Document section -
====

Skip to content

Prediction in Cox Proportional-Hazard Regression

5 messages · Giuseppe.Palermo@bo.infn.it, Brian Ripley, Thomas Lumley

#
He,
I used the "coxph" function, with four covariates.

Let's say something like that
So I obtain the 4 coefficients B1,B2,B3,B4 such that

h(t) = h0(t) exp(B1*X1+ B2*X2 + B3*X3 + B4*X4).

When I use the function on the same data
how it works in making the prediction?
I mean which is the formula, given the data-point P1=[X1(1),X2(1),X3(1),X4(1)],
that the function "predict.coxph" use to make the prediction of P1.

I really hope that someone will reply to my question.

Best regards to all
Giuseppe
#
On Thu, 9 Jun 2005 Giuseppe.Palermo at bo.infn.it wrote:

            
How does that work?  predict.coxph is not an exported function!
if (type == "lp" || type == "risk") {
         if (missing(newdata)) {
             pred <- object$linear.predictors
             names(pred) <- names(object$residuals)
         }
         else pred <- x %*% coef + offset
...

so that is the formula it uses.  As you did not supply 'newdata', it 
quotes the 'linear.predictors' component of the fit: see ?coxph.object.

Effectively it centred the explanatory variables on their means and then 
applied the linear regression formula to give the linear predictor. It is 
the centring that may be non-obvious: effectively h_0(t), the baseline 
hazard, is taken at the average of the subjects.

====

Records supplied -
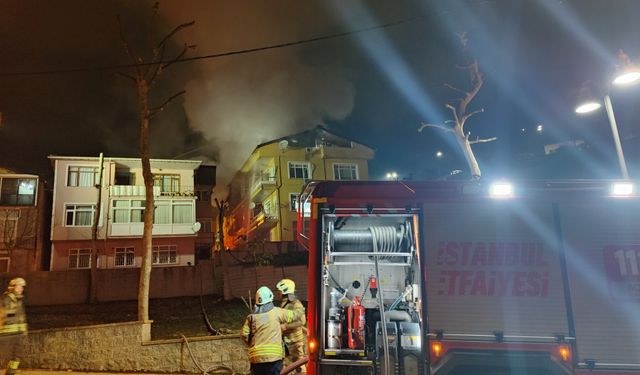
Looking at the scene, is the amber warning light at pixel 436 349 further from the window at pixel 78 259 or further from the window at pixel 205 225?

====

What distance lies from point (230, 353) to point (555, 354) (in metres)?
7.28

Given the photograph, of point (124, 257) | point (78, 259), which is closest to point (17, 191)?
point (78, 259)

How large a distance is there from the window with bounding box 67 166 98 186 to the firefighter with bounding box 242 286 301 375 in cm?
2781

====

Request 1 -
Summarize the forum thread on Cox regression prediction in two sentences.
Request 2 -
List the participants named in the header line of the forum thread on Cox regression prediction.

Full answer 1 -
Giuseppe asks what formula predict.coxph uses to make a prediction for a data point from a coxph fit with four covariates. The reply shows the relevant code and explains that, without newdata, it returns the fit's linear predictors, found by centering the explanatory variables on their means and applying the linear formula, so the baseline hazard is taken at the average of the subjects.

Full answer 2 -
Giuseppe.Palermo@bo.infn.it
Brian Ripley
Thomas Lumley